* _EXTRACT PROVIDED_:

On February 14, IBM X-Force researchers shared details about another coronavirus-themed malicious spam campaign, this time targeting users in China. According to IBM X-Force, the malicious spam campaign claimed to be from the Ministry of Health of the People’s Republic of China.
Image source: IBM X-Force Exchange
The email uses official imagery and addresses the user by the username component of their email address. The email provides so-called precautions to “stay safe as death toll keeps increasing” and contains a malicious attachment, referred to as an “Emergency Regulation Ordinance Against Coronavirus,” in the form of an .arj file, a Windows RAR archive file. Once the attachment is opened, it results in a Lokibot trojan infection. Lokibot trojan is an information stealer, keylogger and more that first appeared as a password and cryptocurrency wallet stealer in 2015 on hacker forums.
On March 4, researchers at Sophos published a blog post about a malicious spam campaign targeting users in Italy with a list of precautions they can take to prevent the infection of COVID-19.
Image Source: SophosLabs blog
The email contains a malicious Word document that includes a Visual Basic for Applications script responsible for downloading the TrickBot trojan.
Coronavirus-themed phishing attacks
In addition to COVID-19 themed malware campaigns, cybercriminals are also leveraging the threat in traditional phishing campaigns.
On February 7, researchers at Kaspersky published a blog post detailing a phishing campaign that claimed to originate from the U.S. Centers for Disease Control and Prevention (CDC).
Image source: Kaspersky blog
This phishing email says the CDC is closely monitoring the COVID-19 outbreak and established an “Incident Management System'' for coordinating the public health response both domestically and internationally. It appears to include a link to a cdc.gov webpage. However, this link actually directs users to a website that looks like a Microsoft Outlook page. The page contains a username and password prompt for users to log in. It is an attempt by the cybercriminals to steal login credentials, as they hope to gain access to these accounts and start pouring through emails, looking for valuable information.
On March 5, researchers at Check Point Software Technologies published a blog post identifying newly registered domain names that included the word coronavirus in them. Since January 2020, Check Point researchers say they’ve identified over 4,000 of these so-called coronavirus domains. They found 3% of these domains were malicious, while 5% were suspicious. Check Point says these domains are “50% more likely to be malicious” than other domains registered during this time period.
Warnings from WHO, FTC and CISA
The WHO, the U.S. Federal Trade Commission (FTC) and the U.S. Cybersecurity and Infrastructure Security Agency (CISA) have published advisories warning consumers about the threats posed by cybercriminals seeking to capitalize on the fear and uncertainty surrounding COVID-19. See below:
- WHO: Beware of criminals pretending to be WHO
- FTC: Coronavirus: Scammers follow the headlines
- CISA: Defending Against COVID-19 Cyber Scams
Stay informed about digital threats related to COVID-19
As we’re still in the earliest stages of the COVID-19 outbreak, it’s important to understand that these types of attacks will continue for the foreseeable future. Cybercriminals love to prey on the fears and uncertainty surrounding major global events, and as COVID-19 continues to pose a threat, cybercriminals will continue to leverage it as part of their campaigns.
The best way to protect yourself against digital threats leveraging the interest in COVID-19 is to stay informed. If you receive an email about COVID-19, be skeptical, especially if it contains an attachment. Visit your local government health organization’s or WHO’s website for the latest information about COVID-19.

* _TASK GOAL_:
Reproduce the part of the coronavirus scam article starting with "Warnings from WHO, FTC" and going on through "of their campaigns.".

* _DATASET CONTENT_:
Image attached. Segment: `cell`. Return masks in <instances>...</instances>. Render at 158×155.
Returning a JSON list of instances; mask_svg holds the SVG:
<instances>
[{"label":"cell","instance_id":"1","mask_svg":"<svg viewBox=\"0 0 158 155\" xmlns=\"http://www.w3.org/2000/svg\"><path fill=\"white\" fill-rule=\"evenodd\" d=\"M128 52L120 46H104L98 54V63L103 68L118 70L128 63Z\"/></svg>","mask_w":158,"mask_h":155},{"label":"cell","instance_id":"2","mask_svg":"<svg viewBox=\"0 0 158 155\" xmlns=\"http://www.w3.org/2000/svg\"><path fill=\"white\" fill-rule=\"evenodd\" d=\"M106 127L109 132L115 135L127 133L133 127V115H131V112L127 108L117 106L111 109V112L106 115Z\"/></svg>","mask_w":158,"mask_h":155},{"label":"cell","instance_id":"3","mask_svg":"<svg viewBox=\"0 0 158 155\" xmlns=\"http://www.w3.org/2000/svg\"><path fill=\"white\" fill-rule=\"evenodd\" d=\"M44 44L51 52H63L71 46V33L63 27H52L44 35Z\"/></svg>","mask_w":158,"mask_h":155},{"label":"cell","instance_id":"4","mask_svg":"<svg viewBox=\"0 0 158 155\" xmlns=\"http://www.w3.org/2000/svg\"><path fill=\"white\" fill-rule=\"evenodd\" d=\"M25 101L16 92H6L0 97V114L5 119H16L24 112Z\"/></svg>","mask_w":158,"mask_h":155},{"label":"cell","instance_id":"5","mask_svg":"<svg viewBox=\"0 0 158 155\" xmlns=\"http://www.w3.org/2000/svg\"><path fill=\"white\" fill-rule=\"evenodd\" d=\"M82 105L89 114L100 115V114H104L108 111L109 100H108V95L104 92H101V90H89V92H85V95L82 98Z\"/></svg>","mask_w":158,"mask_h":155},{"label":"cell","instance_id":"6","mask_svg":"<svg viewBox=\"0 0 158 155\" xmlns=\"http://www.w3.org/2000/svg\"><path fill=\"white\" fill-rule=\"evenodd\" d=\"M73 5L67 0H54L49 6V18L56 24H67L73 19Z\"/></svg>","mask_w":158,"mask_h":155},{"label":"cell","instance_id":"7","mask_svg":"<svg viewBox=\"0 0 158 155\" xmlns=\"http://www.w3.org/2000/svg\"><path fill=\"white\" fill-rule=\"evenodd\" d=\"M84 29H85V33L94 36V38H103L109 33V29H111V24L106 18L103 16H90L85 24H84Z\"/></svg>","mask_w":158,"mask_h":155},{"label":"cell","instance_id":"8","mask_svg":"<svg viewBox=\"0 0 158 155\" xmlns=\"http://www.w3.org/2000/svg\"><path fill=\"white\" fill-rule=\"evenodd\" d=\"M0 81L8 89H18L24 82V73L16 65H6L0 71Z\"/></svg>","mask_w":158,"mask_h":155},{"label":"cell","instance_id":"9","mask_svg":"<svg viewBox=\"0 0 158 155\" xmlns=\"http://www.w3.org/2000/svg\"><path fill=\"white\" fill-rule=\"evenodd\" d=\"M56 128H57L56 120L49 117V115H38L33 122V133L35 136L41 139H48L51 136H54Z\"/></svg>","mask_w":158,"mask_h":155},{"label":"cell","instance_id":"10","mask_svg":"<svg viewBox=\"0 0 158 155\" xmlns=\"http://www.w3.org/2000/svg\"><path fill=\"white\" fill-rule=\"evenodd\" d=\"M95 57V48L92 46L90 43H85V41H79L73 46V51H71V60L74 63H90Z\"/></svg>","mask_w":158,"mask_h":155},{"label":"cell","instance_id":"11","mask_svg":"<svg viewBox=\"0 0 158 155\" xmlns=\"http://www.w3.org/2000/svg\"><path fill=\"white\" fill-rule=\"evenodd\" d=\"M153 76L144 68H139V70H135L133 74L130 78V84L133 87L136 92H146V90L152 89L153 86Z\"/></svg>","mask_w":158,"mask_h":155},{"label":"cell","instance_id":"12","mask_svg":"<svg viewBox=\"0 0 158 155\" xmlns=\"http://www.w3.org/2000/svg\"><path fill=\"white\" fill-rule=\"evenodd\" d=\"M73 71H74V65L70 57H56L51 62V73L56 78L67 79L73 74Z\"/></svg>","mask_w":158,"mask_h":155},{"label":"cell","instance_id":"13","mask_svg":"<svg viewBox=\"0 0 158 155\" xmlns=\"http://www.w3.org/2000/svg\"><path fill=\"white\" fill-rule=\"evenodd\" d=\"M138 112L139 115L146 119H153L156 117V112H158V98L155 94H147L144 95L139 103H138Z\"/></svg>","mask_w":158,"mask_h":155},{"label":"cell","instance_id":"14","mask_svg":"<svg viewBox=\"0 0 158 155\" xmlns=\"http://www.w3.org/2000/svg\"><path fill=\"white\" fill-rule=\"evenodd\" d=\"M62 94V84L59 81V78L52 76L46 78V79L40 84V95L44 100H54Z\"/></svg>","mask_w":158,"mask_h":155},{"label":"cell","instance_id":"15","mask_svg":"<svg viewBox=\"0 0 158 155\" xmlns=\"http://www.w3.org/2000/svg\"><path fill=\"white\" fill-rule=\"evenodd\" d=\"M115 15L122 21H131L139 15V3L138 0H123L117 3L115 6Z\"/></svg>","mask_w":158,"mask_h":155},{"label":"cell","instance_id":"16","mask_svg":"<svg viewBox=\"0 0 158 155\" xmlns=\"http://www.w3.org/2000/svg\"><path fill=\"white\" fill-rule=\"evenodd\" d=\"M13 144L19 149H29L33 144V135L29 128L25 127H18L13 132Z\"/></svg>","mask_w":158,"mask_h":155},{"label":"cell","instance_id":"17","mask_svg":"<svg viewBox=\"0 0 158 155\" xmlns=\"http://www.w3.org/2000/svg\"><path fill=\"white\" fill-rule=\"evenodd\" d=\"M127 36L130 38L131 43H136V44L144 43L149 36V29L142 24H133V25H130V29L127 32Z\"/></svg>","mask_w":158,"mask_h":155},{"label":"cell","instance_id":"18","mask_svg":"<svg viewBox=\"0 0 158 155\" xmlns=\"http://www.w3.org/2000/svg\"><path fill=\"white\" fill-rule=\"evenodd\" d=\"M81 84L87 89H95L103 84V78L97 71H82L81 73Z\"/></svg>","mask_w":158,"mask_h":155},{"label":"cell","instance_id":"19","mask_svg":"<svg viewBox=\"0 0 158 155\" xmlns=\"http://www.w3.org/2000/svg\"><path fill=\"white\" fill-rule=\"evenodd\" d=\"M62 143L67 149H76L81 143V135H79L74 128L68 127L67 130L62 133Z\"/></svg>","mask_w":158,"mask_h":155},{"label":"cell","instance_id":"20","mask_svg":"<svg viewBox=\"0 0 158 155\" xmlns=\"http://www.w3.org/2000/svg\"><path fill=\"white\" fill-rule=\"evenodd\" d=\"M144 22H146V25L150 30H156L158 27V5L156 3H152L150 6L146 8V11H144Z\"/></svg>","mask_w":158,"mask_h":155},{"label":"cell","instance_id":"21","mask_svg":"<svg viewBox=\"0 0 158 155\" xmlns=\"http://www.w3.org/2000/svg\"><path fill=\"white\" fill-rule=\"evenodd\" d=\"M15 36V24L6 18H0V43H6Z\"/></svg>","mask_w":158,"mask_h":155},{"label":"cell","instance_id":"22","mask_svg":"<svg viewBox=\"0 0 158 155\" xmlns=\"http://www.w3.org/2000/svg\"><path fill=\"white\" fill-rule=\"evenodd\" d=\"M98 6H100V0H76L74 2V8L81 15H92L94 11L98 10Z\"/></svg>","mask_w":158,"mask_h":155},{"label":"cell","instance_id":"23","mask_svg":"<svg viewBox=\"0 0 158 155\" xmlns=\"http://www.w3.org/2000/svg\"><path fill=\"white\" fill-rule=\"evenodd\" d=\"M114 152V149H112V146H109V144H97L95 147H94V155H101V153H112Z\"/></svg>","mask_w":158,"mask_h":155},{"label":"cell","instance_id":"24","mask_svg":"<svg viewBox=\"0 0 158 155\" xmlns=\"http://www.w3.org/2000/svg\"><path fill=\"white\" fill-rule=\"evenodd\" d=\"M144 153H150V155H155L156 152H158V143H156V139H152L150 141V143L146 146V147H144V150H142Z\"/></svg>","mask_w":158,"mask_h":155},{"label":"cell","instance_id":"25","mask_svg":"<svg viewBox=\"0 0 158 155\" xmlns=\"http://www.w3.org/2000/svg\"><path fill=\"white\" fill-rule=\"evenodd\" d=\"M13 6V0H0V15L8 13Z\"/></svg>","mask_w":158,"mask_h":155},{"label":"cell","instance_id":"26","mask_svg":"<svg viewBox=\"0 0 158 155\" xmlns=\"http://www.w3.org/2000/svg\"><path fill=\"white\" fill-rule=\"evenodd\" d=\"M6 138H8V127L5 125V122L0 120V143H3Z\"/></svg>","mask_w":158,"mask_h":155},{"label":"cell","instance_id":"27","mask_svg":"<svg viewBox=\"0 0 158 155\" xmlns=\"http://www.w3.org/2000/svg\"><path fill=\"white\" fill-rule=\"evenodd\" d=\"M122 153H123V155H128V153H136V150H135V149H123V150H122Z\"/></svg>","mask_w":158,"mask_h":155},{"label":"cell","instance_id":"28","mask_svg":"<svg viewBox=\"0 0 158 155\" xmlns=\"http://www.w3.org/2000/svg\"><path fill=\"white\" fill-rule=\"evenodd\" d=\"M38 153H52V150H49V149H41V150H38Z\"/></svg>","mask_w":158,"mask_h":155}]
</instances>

* _RESULT_:
Warnings from WHO, FTC and CISA
The WHO, the U.S. Federal Trade Commission (FTC) and the U.S. Cybersecurity and Infrastructure Security Agency (CISA) have published advisories warning consumers about the threats posed by cybercriminals seeking to capitalize on the fear and uncertainty surrounding COVID-19. See below:
- WHO: Beware of criminals pretending to be WHO
- FTC: Coronavirus: Scammers follow the headlines
- CISA: Defending Against COVID-19 Cyber Scams
Stay informed about digital threats related to COVID-19
As we’re still in the earliest stages of the COVID-19 outbreak, it’s important to understand that these types of attacks will continue for the foreseeable future. Cybercriminals love to prey on the fears and uncertainty surrounding major global events, and as COVID-19 continues to pose a threat, cybercriminals will continue to leverage it as part of their campaigns.